• What to produce:
Rewrite the items below as a numbered list, one line per entry, skipping blank lines and omitting the pictures.
---------- Supplied data
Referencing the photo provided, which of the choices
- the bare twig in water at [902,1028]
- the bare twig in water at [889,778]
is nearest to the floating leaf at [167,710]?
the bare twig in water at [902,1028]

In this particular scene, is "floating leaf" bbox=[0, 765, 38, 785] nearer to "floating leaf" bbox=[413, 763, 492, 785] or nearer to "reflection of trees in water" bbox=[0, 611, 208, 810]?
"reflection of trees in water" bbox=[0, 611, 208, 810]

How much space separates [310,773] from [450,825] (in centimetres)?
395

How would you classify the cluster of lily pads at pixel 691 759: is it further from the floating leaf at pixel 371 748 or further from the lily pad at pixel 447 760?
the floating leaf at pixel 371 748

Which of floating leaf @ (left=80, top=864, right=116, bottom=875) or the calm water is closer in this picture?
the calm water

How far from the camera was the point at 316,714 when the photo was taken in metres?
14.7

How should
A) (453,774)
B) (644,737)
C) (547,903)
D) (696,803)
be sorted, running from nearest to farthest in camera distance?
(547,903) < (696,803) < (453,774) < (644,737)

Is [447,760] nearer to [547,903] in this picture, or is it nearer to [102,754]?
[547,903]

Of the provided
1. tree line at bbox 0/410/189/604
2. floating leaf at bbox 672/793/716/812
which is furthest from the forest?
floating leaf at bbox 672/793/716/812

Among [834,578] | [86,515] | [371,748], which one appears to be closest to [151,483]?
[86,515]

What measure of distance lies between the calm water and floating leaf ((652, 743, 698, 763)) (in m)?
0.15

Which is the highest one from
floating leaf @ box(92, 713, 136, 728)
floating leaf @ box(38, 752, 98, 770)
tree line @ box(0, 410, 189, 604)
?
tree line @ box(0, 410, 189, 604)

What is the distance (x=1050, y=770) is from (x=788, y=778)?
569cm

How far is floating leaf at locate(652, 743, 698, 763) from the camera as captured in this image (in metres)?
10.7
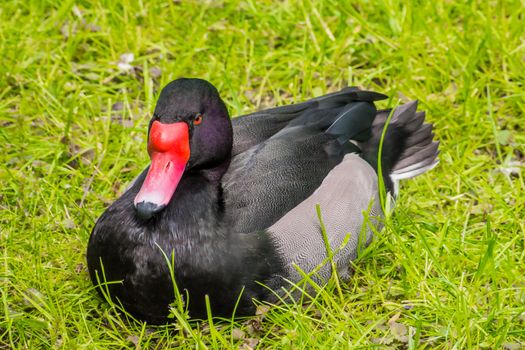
--------------------
• Full solution:
1. Referencing the photo provided, which of the choices
2. - the bare twig in water at [902,1028]
3. - the bare twig in water at [889,778]
4. is nearest to the floating leaf at [167,710]?
5. the bare twig in water at [902,1028]
6. In this particular scene, is "floating leaf" bbox=[0, 765, 38, 785] nearer to "floating leaf" bbox=[413, 763, 492, 785] or nearer to "reflection of trees in water" bbox=[0, 611, 208, 810]?
7. "reflection of trees in water" bbox=[0, 611, 208, 810]
8. How much space separates [310,773] from [450,825] (in centimetres)?
9. 395
10. How would you classify the cluster of lily pads at pixel 691 759: is it further from the floating leaf at pixel 371 748 or further from the lily pad at pixel 447 760?
11. the floating leaf at pixel 371 748
12. Which of floating leaf @ (left=80, top=864, right=116, bottom=875) or the calm water is closer in this picture?
13. the calm water
14. How far from the camera was the point at 316,714 when the photo was taken in metres?
15. 14.7
16. How should
17. A) (453,774)
18. B) (644,737)
19. C) (547,903)
20. D) (696,803)
21. be sorted, running from nearest to farthest in camera distance?
22. (547,903) < (696,803) < (453,774) < (644,737)
23. Is [447,760] nearer to [547,903] in this picture, or is it nearer to [102,754]?
24. [547,903]
25. Of the provided
26. 1. tree line at bbox 0/410/189/604
27. 2. floating leaf at bbox 672/793/716/812
28. which is furthest from the forest?
29. floating leaf at bbox 672/793/716/812
30. Among [834,578] | [86,515] | [371,748], which one appears to be closest to [151,483]?
31. [86,515]
32. What measure of distance lies between the calm water and floating leaf ((652, 743, 698, 763)) (in m)?
33. 0.15
34. Which is the highest one from
35. floating leaf @ box(92, 713, 136, 728)
36. floating leaf @ box(38, 752, 98, 770)
37. tree line @ box(0, 410, 189, 604)
38. ?
39. tree line @ box(0, 410, 189, 604)
40. What is the distance (x=1050, y=770) is from (x=788, y=778)?
41. 569cm
42. How far is floating leaf at locate(652, 743, 698, 763) from the camera as captured in this image (in metres)?
43. 10.7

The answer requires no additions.